IMPACT OF ROBOTIC THERAPY AND WHOLE-BODY VIBRATION ON MOTOR RECOVERY AND BALANCE IN STROKE SURVIVORS: A REVIEW

Abstract

Background: Stroke remains a main cause of long-term disability, often resulting in motor deficits, impaired balance, gait dysfunction, and reduced functional independence. Recent advances in neurorehabilitation have introduced technology assisted modalities such as robotic therapy and whole-body vibration (WBV), both of which aim to enhance neuroplasticity and improve motor outcomes. However, comparative evidence regarding their effectiveness and potential combined benefits remains limited. Objective: To synthesize current evidence on the effects of robotic therapy and whole-body vibration on motor recovery and balance in chronic stroke survivors.

Methodology: A structured narrative review was conducted following a predefined synthesis model. Five major databases—Google Scholar, PubMed, Web of Science, and PEDro , were searched for studies published between Jan 2021 and Nov 2025. Eligible studies included RCT, non-randomized experiments, meta-analysis, systematic reviews and case control investigations evaluating robotic therapy, robotic assisted gait training (RAGT), or WBV in adult stroke survivors. Key outcomes extracted included gait performance, balance, spasticity, proprioception, and motor function.

Discussion: Thirty studies met the inclusion criteria (robotic therapy n = 18; WBV n = 12). Robotic therapy, including exoskeleton and end effector systems, consistently improved gait velocity, stride symmetry, dynamic balance, and functional ambulation, especially in subacute stages. Combined robotic approaches (e.g., robotics + FES or VR) demonstrated enhanced motor gains. WBV interventions yielded moderate improvements in balance, proprioception, spasticity reduction, and neuromuscular activation, particularly with side alternating platforms and variable frequency protocols. Combined therapy models demonstrated the greatest improvement (72%) compared with robotic therapy alone (65%) or WBV alone (48%). Across studies, both interventions were safe, feasible, and well tolerated. Evidence also highlighted that therapeutic effectiveness varied based on stroke chronicity, intervention intensity, and device type.
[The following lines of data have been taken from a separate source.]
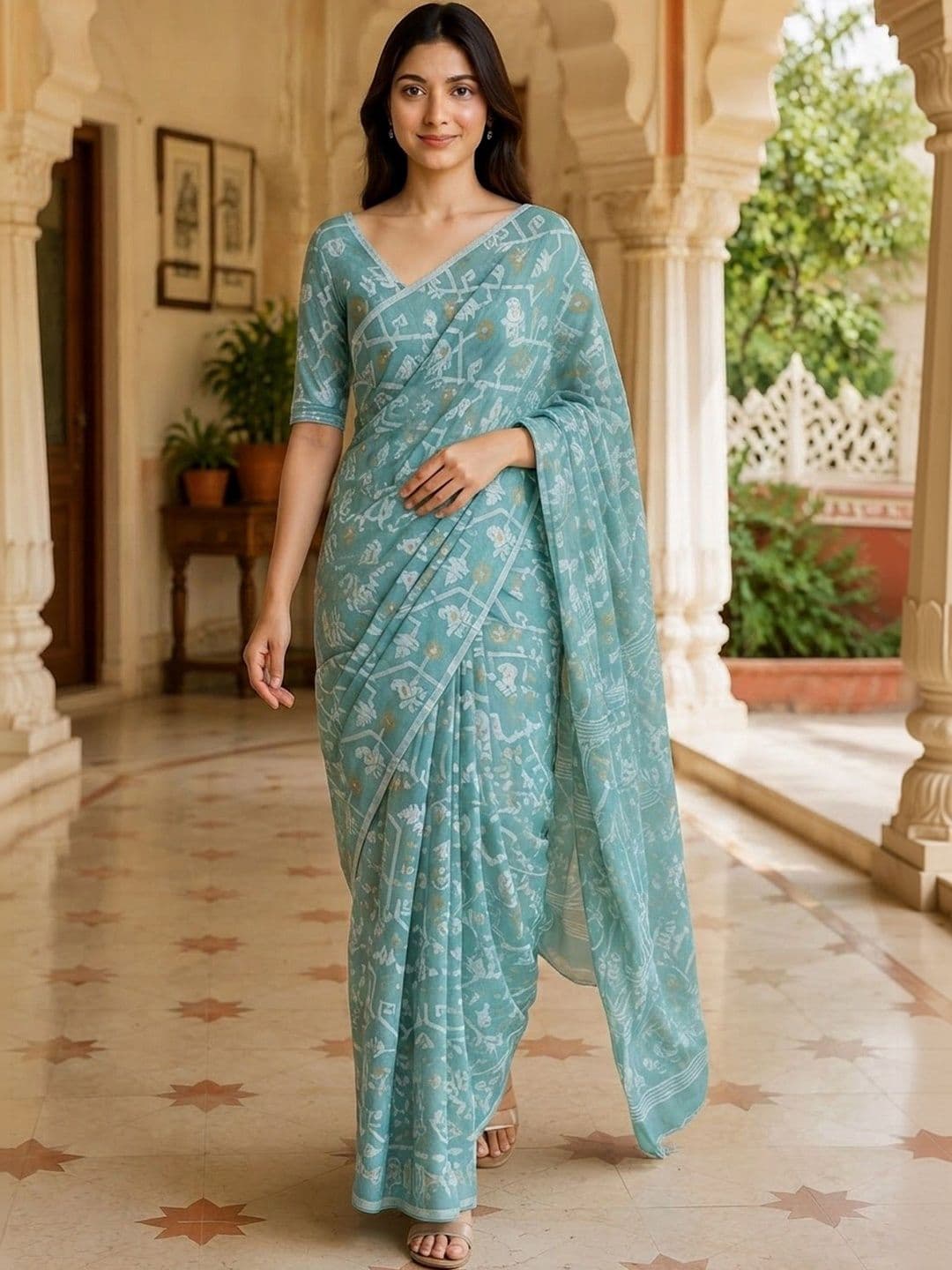 Saatika Women Cotton Blend Saree thumbnail 4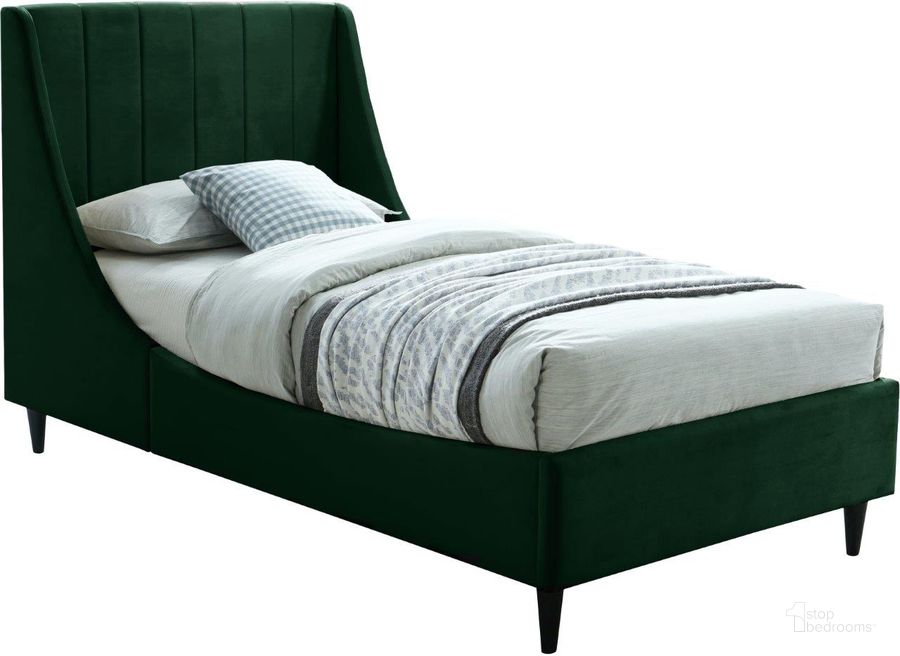The appearance of Eva Velvet Twin Bed In Green designed by Meridian in the modern / contemporary interior design. This green piece of furniture  was selected by 1StopBedrooms from Eva Collection to add a touch of cosiness and style into your home. Sku: EvaGreen-T-1;EvaGreen-T-2. Product Type: Bed. Bed Size: Twin. Material: Velvet. Image1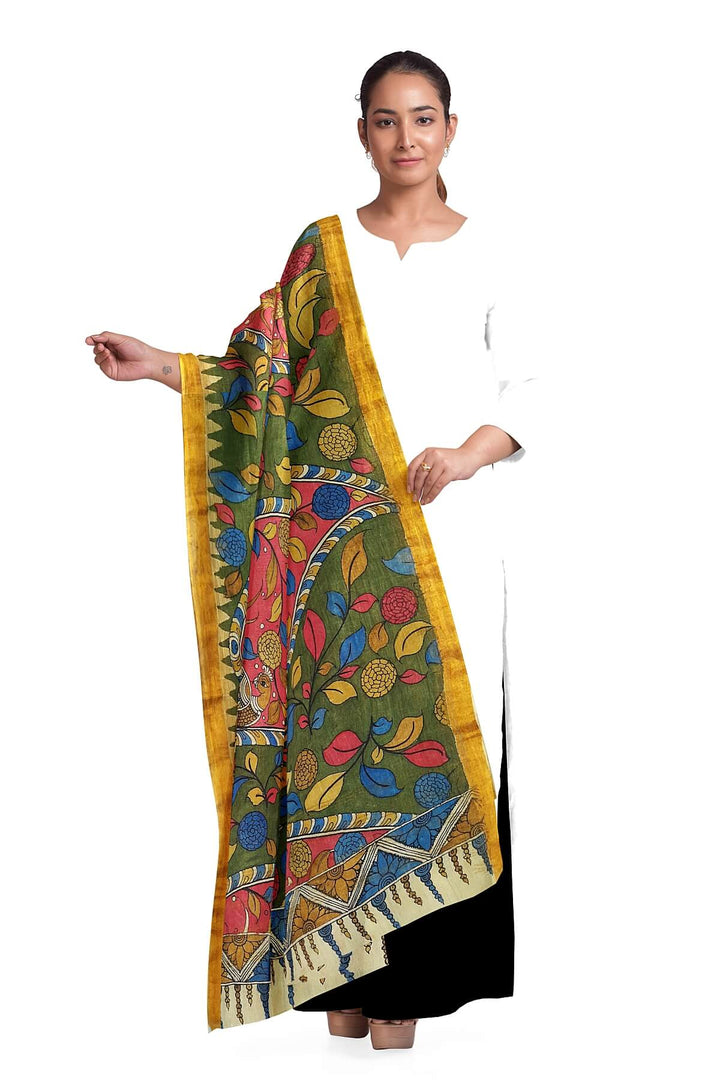 Ponduri  cotton dupatta in hand painted kalamkari in green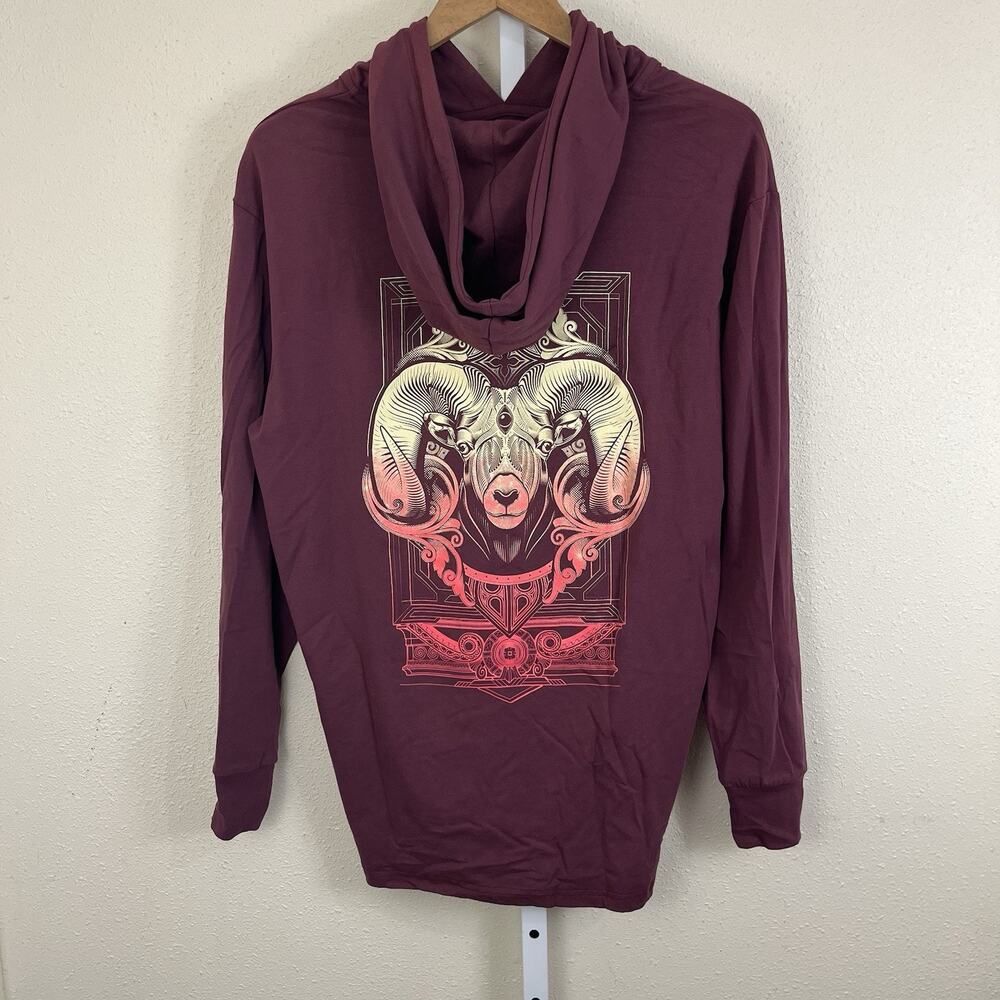 Threyda Ram Fade Lightweight Hoodie Mens M Medium Sacred Geometry Mugwort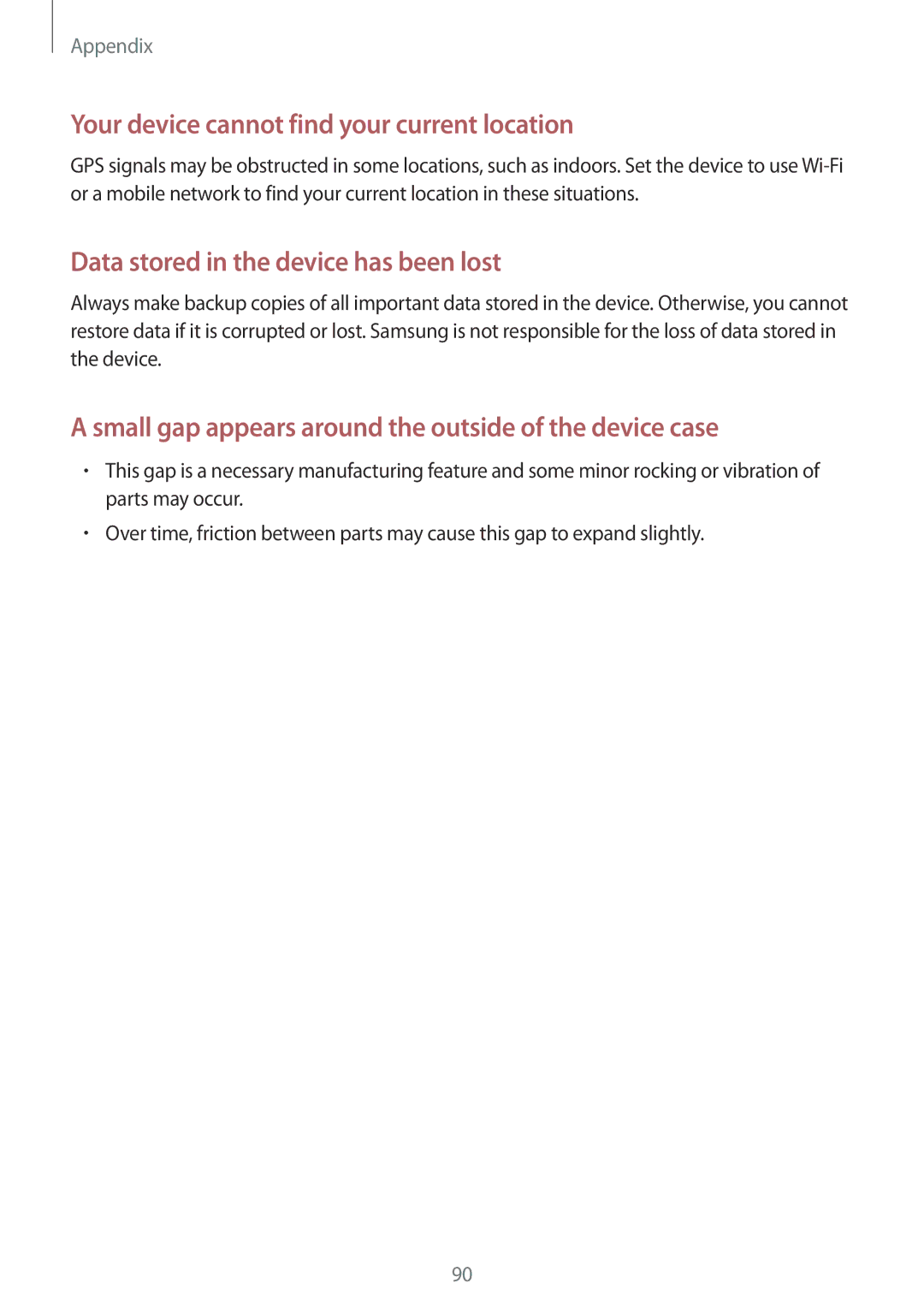 Samsung SM-J320FZKDEUR, SM-J320FZKDDBT, SM-J320FZDDDBT, SM-J320FZWDDBT manual Your device cannot find your current location 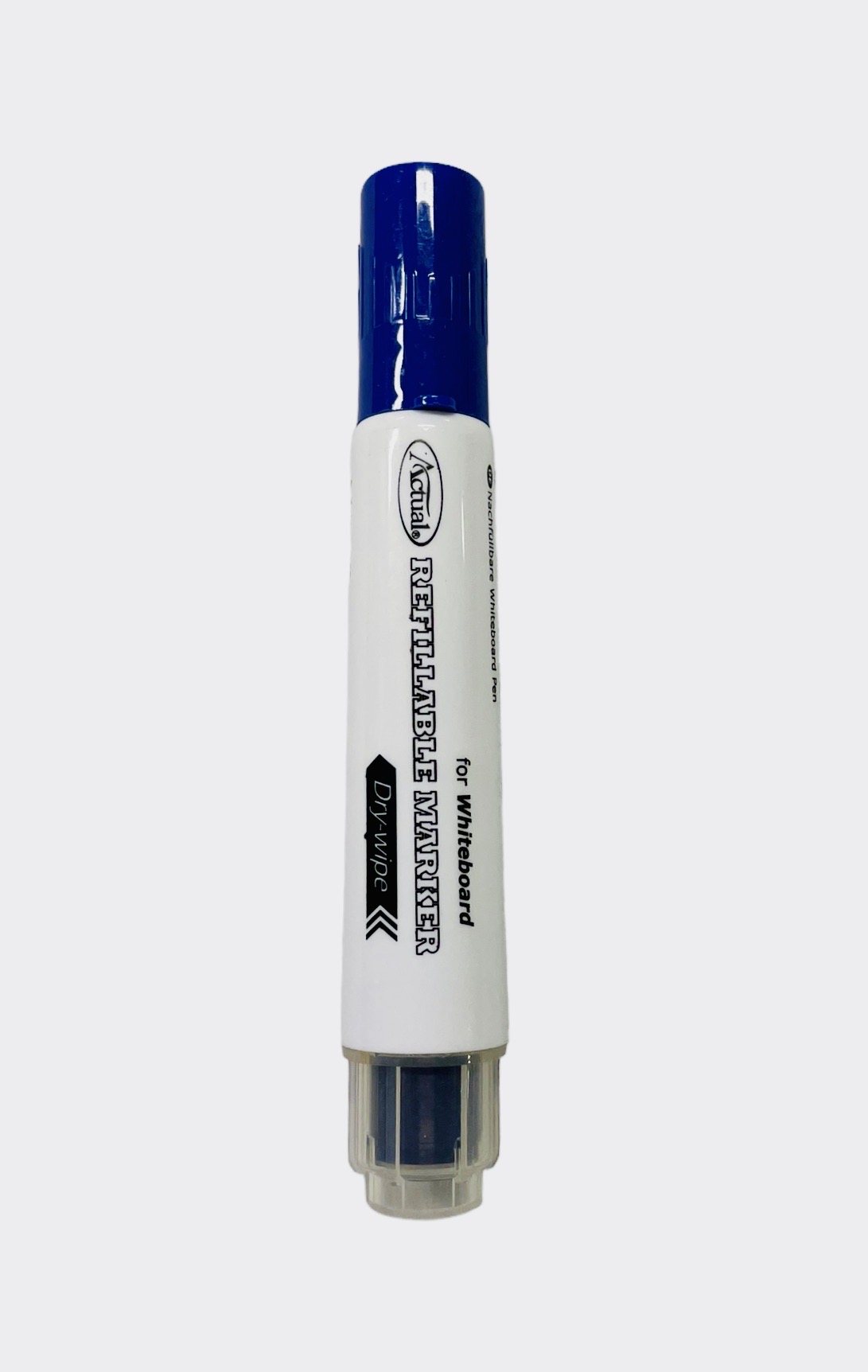 Whiteboardpenna blå som kan återfyllas med ny färgpatron, spetsen är 1-3 mm Från Actual.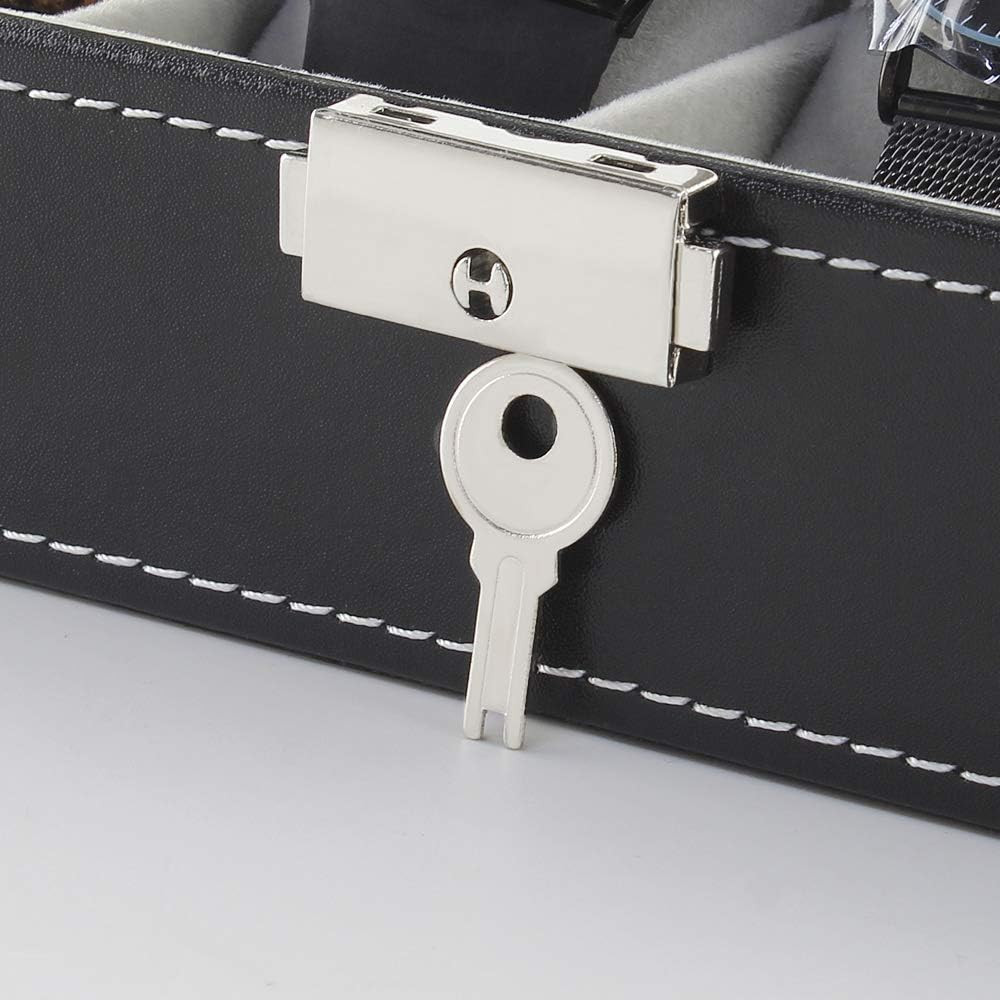 6 Slots Watch Box Organizer for Men, Black Watch Holder Stand Display Storage Ca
Conclusion: Robotic therapy and Whole body vibration are effective adjuncts to conventional physiotherapy, each offering unique benefits for post stroke motor recovery and balance. Robotic therapy optimizes task specific motor relearning, whereas WBV enhances neuromuscular activation and proprioceptive control. Their complementary mechanisms suggest that integrated or sequential use may yield superior functional outcomes. Future research should prioritize standardized protocols, long term follow up, and trials evaluating combined modality approaches to optimize clinical implementation in stroke rehabilitation.